Antonio Guterres, the 67-year-old former secretary of Socialist International, will succeed Ban Ki-moon on January 1, 2017.

Antonio Guterres, the former Portuguese prime minister, will be the next UN secretary general, after the UN Security Council agreed he should replace Ban Ki-moon at the beginning of next year, according to The Guardian.

All 15 ambassadors from the Security Council emerged from the sixth in a series of straw polls to announce that they had agreed on Guterres, who was UN high commissioner for refugees for a decade.

Guterres’s margin of victory was decisive.  He reportedly won 13 votes in his support and two abstentions, with no one voting against him.

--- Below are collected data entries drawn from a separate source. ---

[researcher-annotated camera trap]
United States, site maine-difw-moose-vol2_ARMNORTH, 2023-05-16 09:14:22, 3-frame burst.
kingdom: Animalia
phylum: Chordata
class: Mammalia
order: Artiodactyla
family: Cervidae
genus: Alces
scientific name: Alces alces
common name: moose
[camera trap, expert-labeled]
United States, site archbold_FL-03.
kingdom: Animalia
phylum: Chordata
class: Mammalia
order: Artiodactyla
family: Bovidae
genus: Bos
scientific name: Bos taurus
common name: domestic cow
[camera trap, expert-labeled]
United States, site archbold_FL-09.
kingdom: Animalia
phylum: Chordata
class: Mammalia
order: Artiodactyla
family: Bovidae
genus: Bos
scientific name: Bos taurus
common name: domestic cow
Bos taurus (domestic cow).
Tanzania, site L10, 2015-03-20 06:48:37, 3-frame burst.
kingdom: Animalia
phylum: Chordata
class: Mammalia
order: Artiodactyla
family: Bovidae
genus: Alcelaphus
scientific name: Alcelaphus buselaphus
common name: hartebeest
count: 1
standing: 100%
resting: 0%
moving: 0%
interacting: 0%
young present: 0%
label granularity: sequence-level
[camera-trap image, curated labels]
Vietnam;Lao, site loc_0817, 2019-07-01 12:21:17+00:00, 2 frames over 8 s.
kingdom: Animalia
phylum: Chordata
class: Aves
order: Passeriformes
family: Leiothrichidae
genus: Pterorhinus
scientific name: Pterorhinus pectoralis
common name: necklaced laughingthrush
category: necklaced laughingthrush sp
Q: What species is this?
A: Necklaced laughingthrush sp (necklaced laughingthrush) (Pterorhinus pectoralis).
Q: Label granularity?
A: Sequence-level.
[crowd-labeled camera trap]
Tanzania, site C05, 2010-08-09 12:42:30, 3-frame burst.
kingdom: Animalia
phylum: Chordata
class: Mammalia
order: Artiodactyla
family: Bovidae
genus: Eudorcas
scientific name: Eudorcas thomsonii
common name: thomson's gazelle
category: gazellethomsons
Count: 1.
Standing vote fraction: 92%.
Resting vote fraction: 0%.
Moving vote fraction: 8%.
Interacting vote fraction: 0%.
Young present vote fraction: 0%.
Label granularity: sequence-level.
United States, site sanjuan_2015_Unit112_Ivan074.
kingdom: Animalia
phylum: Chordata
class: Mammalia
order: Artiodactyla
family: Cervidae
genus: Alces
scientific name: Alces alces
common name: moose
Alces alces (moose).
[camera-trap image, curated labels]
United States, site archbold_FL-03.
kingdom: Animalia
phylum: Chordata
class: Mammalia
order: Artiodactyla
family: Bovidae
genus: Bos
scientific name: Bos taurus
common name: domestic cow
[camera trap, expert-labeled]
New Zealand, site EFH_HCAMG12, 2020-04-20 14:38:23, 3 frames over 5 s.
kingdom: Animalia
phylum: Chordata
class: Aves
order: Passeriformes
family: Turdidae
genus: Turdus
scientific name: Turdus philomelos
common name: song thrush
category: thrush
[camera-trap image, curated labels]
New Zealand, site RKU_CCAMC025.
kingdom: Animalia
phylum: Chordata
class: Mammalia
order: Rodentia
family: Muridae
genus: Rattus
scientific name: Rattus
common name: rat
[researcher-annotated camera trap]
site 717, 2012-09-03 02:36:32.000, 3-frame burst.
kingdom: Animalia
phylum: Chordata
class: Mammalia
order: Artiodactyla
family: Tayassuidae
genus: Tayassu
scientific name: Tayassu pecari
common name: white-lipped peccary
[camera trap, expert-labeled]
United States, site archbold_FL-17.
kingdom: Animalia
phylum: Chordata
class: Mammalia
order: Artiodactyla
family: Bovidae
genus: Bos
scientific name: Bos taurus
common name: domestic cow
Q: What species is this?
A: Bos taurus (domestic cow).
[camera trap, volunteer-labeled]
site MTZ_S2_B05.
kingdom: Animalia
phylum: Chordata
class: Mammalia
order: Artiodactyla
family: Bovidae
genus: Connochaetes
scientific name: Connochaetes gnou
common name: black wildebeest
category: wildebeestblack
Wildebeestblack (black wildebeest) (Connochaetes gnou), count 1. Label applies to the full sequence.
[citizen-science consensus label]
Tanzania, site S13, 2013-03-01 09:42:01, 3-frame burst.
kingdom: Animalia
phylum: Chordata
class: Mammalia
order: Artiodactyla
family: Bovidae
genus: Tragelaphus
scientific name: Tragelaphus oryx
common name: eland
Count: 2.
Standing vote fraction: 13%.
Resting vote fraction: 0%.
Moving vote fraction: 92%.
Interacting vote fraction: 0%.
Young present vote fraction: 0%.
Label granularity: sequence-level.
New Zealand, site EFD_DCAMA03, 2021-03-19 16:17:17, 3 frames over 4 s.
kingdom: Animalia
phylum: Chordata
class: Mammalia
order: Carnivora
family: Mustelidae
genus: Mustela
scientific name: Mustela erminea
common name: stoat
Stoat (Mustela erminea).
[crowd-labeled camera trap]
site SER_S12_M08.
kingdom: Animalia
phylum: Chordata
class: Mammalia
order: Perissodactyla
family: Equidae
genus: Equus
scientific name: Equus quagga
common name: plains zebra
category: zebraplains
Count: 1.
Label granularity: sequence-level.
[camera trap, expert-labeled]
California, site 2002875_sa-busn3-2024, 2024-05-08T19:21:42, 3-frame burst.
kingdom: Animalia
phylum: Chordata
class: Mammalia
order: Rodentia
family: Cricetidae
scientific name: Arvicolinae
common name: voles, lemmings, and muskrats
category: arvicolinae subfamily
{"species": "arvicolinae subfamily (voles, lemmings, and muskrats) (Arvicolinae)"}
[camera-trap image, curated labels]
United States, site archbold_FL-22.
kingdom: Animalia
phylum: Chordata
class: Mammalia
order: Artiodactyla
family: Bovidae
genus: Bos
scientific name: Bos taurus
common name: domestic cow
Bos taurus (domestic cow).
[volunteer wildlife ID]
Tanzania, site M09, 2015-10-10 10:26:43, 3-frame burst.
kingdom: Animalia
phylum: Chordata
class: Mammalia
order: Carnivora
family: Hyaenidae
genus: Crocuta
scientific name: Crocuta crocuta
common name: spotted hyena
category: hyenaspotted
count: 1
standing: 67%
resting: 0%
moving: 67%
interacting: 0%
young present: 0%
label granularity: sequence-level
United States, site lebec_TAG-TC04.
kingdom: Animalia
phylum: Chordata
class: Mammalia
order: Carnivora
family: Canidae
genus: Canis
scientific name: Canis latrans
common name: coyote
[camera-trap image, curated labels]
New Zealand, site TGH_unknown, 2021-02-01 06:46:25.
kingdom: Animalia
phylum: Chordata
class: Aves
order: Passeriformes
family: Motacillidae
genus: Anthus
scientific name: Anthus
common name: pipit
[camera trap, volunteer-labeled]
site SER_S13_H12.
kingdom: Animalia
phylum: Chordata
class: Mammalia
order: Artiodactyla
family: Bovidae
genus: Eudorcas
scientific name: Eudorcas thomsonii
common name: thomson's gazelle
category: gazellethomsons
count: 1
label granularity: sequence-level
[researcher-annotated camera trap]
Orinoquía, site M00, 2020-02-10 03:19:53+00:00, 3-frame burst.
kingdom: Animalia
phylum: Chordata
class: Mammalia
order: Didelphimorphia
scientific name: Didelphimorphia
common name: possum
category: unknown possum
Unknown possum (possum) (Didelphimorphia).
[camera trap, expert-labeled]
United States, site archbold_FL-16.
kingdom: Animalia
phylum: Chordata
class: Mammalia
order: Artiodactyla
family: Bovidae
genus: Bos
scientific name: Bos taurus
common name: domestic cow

The second-place candidate, the Slovak Miroslav Lajcak, had seven votes in support and six against him – two of them vetoes from permanent council members.

As the UN’s refugee chief, Guterres persistently appealed to the conscience of the international community over the worst refugee crisis since the World War II, and he vowed to carry on being a spokesman for the downtrodden if he became UN secretary general.

The Telegraph reports the UN has so far been unable to galvanize support for any significant solutions to the problem, described as the worst humanitarian crisis since the Second World War. The UNHCR – which Mr. Guterres ran until December – estimates that 34,000 people are forced from their homes every day, and there are now 21.3 million refugees, half of them children.